DATA EXTRACT>
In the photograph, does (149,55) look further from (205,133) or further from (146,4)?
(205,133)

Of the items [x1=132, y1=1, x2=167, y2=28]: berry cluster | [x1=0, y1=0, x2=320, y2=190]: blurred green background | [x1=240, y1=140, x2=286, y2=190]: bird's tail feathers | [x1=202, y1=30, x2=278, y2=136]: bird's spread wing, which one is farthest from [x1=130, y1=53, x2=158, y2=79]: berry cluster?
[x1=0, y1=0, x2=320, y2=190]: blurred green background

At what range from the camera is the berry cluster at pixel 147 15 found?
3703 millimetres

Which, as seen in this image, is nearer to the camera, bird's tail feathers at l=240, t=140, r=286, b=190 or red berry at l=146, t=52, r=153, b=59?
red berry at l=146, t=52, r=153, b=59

WHAT TO WORK ON> Can you reproduce all the material exactly?

PROBLEM SOLUTION>
In the photograph, does (149,55) look further from (205,133) or further from (146,4)?
(205,133)

Of the items [x1=132, y1=1, x2=167, y2=28]: berry cluster | [x1=0, y1=0, x2=320, y2=190]: blurred green background | [x1=240, y1=140, x2=286, y2=190]: bird's tail feathers | [x1=202, y1=30, x2=278, y2=136]: bird's spread wing, which one is farthest from [x1=130, y1=53, x2=158, y2=79]: berry cluster?
[x1=0, y1=0, x2=320, y2=190]: blurred green background

At what range from the camera is the berry cluster at pixel 147 15 found?
3703 millimetres

Which, as seen in this image, is nearer to the camera, bird's tail feathers at l=240, t=140, r=286, b=190 or red berry at l=146, t=52, r=153, b=59?
red berry at l=146, t=52, r=153, b=59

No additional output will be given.